Brief. No picture belongs in the answer, which must hold exactly the lines from the one with "Souper Bowl Sunday 2018" through the final line below.

Provided material.
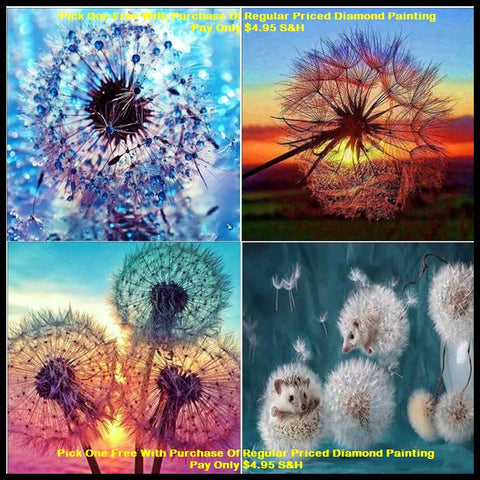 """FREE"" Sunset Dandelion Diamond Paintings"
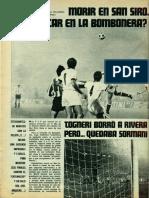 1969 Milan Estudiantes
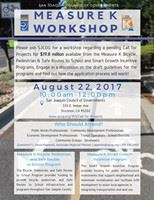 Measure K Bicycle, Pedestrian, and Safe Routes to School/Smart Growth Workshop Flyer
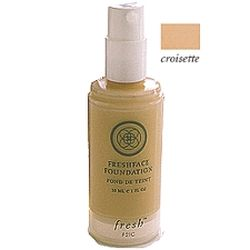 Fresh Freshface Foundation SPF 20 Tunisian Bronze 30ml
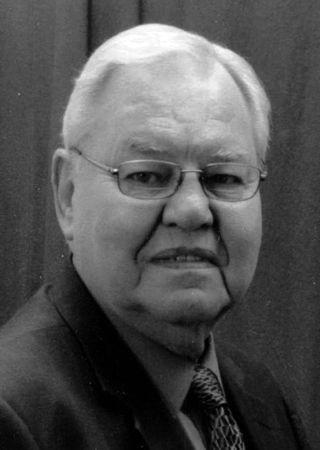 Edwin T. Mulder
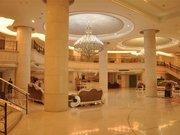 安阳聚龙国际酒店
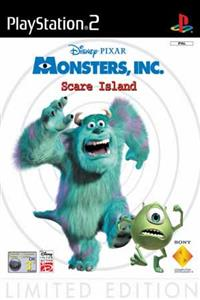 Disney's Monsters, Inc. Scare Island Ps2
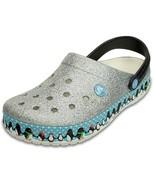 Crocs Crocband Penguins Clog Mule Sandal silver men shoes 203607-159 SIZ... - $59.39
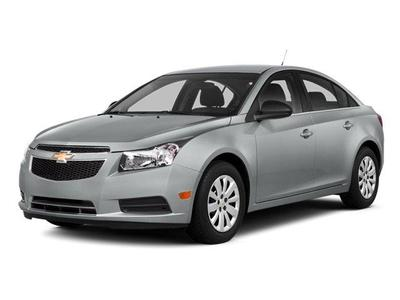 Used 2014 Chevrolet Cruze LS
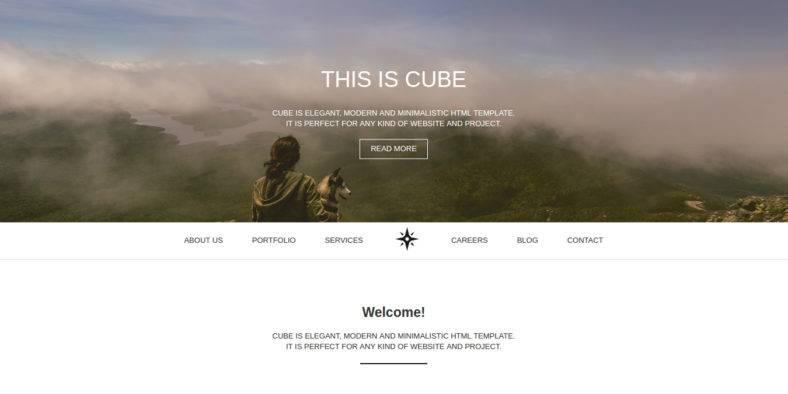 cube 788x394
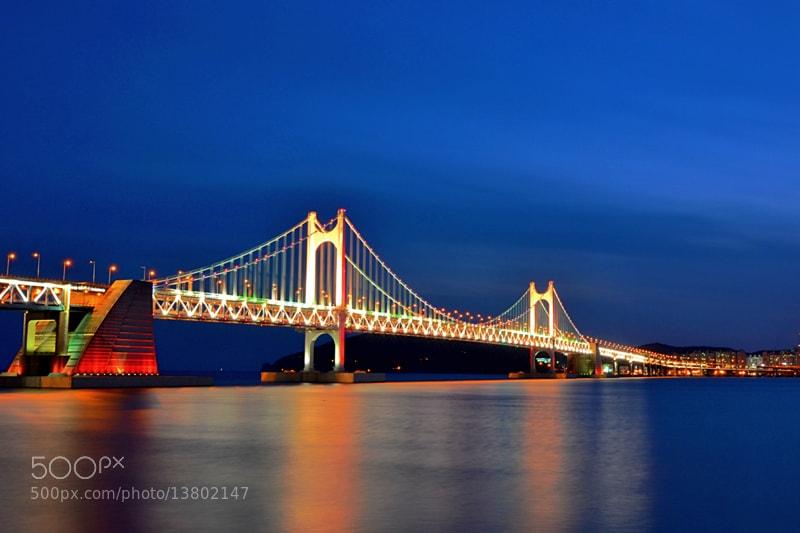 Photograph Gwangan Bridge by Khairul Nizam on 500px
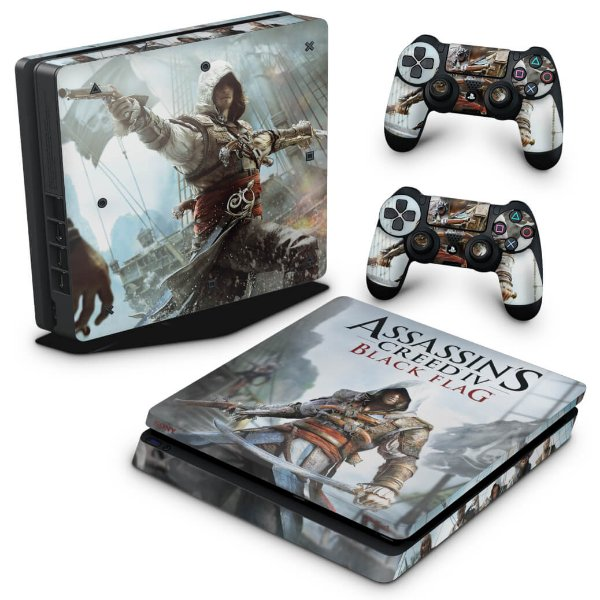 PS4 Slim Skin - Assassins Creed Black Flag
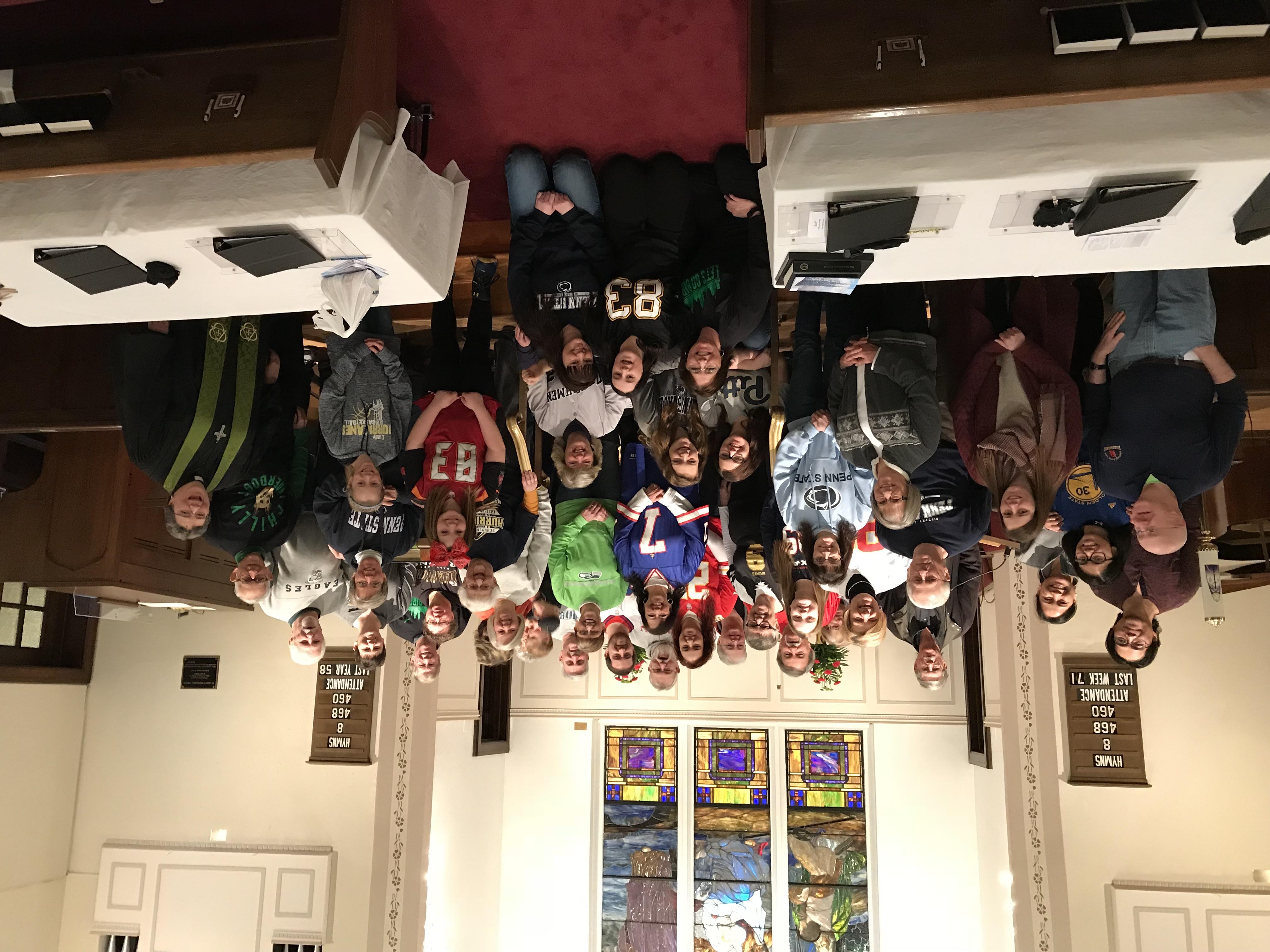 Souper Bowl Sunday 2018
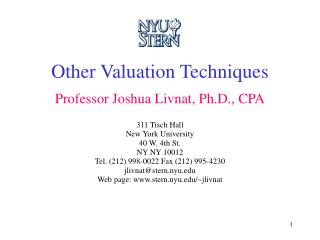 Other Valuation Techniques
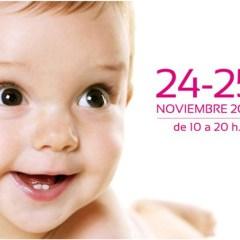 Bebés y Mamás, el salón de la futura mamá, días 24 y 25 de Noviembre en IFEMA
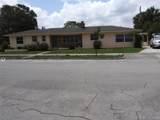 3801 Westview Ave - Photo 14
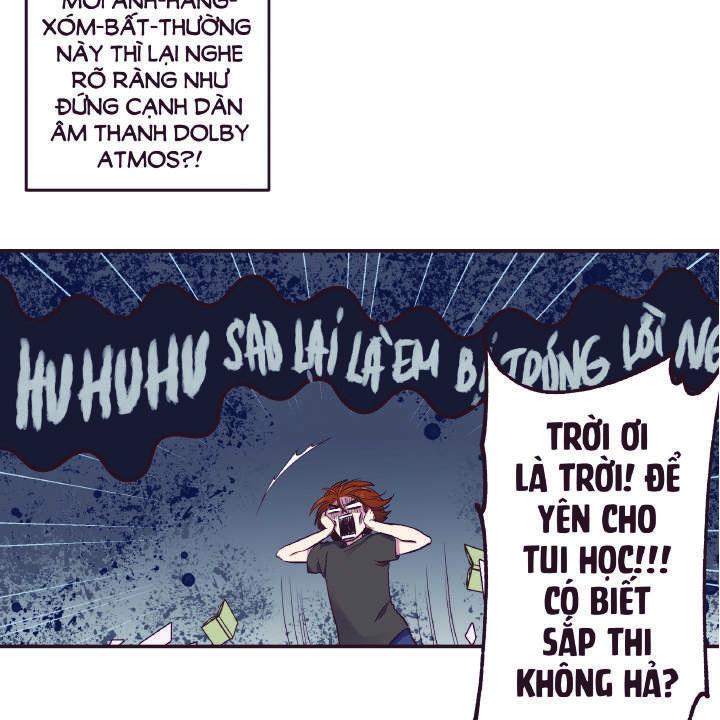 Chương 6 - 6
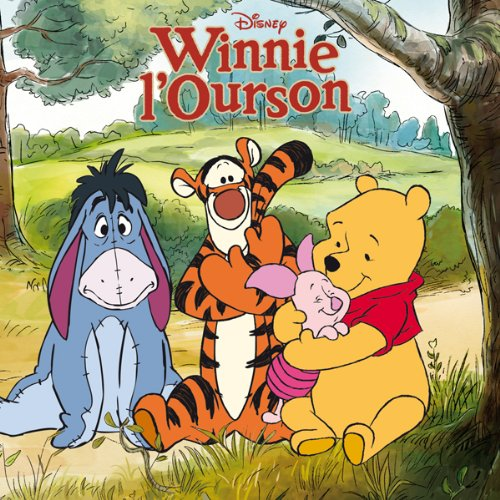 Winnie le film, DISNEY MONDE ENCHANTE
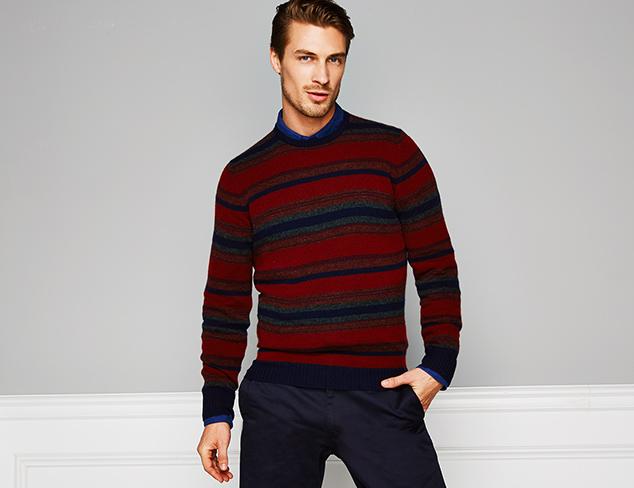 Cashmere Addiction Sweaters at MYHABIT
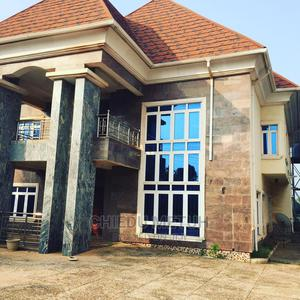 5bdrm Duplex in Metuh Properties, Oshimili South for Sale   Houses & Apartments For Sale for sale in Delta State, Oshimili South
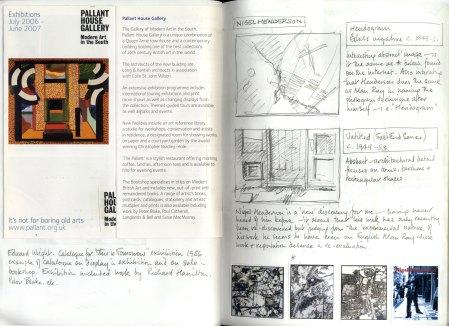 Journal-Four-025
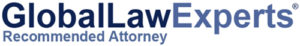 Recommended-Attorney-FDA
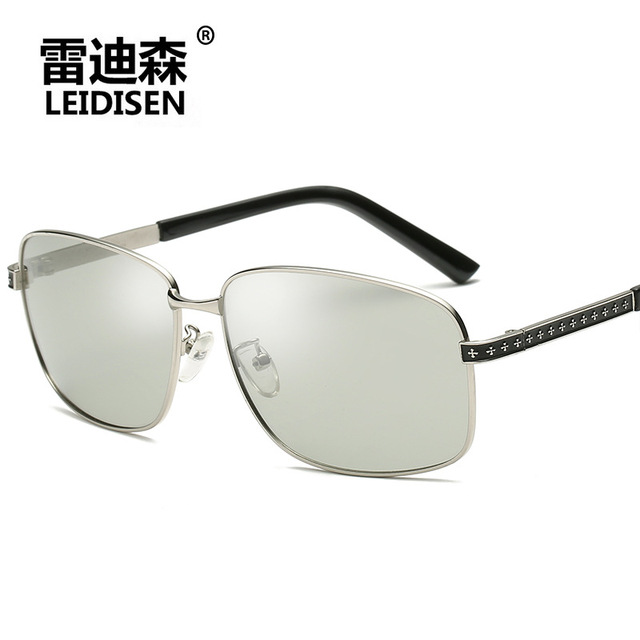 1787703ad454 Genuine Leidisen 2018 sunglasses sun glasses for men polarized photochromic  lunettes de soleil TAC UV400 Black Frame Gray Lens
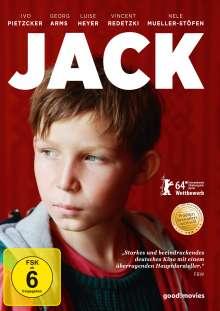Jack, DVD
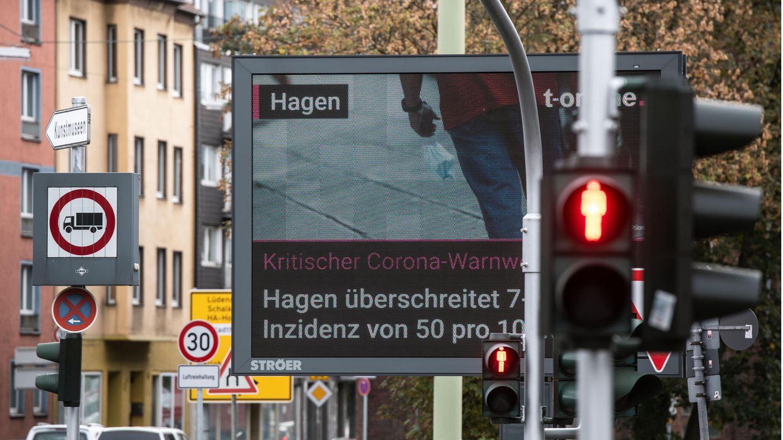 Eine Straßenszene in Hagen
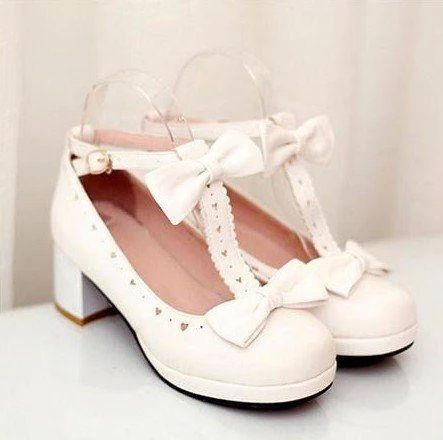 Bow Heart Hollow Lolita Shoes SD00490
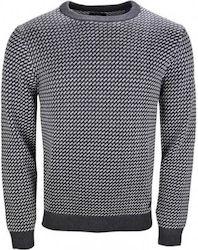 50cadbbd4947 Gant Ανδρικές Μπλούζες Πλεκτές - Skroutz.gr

Your solution.
 Souper Bowl Sunday 2018
 Other Valuation Techniques
 Bebés y Mamás, el salón de la futura mamá, días 24 y 25 de Noviembre en IFEMA
 3801 Westview Ave - Photo 14
 Chương 6 - 6
 Winnie le film, DISNEY MONDE ENCHANTE
 Cashmere Addiction Sweaters at MYHABIT
 5bdrm Duplex in Metuh Properties, Oshimili South for Sale   Houses & Apartments For Sale for sale in Delta State, Oshimili South
 Journal-Four-025
 Recommended-Attorney-FDA
 1787703ad454 Genuine Leidisen 2018 sunglasses sun glasses for men polarized photochromic  lunettes de soleil TAC UV400 Black Frame Gray Lens
Jack, DVD
 Eine Straßenszene in Hagen
 Bow Heart Hollow Lolita Shoes SD00490
 50cadbbd4947 Gant Ανδρικές Μπλούζες Πλεκτές - Skroutz.gr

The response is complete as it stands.